Gudimallam is one of many small villages in a valley of Eastern Ghats of India that passes through Kalahasti and Kuppam. These Ghats along with small rivers originating in these rocky hills and mountains stretch along the eastern coast of India. The village Gudimallam is surrounded by agricultural fields irrigated by the waters of river Swarnamukhi located about 1 km northwest of the village and one that originates in Chandragiri hills. The valley is punctuated by forested Tirumala and Horsely hills rich in trapezoid rock called Tirupati Khandolite, a rock that was historically the building material for several temples in Gudimallam and many more in the Kalahasti and Chittoor region.

Gudimallam and nearby valley and hills of the Kalahasti region have had a long history of human habitation. These have included the souras, koyas, sugalis, chenchus, kuruas and others. Archaeological and epigraphical studies suggest that Gudimallam Lingam, one of the oldest Shiva Linga in the world is in the Parasuramesvara temple, one of the temples in Gudimallam.
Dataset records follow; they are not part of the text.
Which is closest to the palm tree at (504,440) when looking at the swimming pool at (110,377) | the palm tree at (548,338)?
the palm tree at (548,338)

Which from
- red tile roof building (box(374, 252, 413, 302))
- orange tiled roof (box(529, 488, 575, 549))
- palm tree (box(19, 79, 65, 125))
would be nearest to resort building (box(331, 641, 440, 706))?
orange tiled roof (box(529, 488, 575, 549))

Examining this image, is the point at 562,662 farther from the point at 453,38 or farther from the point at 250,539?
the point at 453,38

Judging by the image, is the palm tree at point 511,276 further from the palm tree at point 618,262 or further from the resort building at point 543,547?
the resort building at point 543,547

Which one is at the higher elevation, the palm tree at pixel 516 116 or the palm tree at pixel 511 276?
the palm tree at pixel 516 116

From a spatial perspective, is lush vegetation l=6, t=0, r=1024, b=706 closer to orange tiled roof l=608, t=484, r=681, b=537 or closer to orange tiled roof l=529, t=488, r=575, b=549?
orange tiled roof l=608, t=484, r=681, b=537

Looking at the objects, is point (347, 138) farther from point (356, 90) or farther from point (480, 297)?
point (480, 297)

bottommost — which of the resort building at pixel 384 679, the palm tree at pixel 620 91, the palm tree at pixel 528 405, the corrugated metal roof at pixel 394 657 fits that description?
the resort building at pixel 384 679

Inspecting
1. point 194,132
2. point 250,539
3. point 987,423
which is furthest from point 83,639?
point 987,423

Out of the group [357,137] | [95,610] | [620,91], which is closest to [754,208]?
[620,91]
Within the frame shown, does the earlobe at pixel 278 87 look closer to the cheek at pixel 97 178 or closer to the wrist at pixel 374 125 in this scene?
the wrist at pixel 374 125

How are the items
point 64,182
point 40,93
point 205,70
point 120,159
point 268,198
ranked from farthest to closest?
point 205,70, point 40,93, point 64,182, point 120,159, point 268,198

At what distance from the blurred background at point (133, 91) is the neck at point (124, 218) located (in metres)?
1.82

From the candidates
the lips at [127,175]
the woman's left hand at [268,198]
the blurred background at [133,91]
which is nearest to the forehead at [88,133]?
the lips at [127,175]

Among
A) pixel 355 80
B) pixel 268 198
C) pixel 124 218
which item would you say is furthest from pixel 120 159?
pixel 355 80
The Lingam has been variously dated between 3rd-century BCE and 2nd-century CE. Further, around this same lingam, the site had a brick apsidal temple by about the 2nd or 3rd-century CE, which was in later centuries rebuilt and expanded many times as evidenced by several inscriptions on its walls.

According to 2011 Census of India, the village included 431 ha and had a population of 2,017 people living in 552 houses. The village is covered by the PIN of 517620, and has a gram panchayat named Gundala Kandriga KCK. The nearest city is Tirupati, about 12 km from Gudimallam.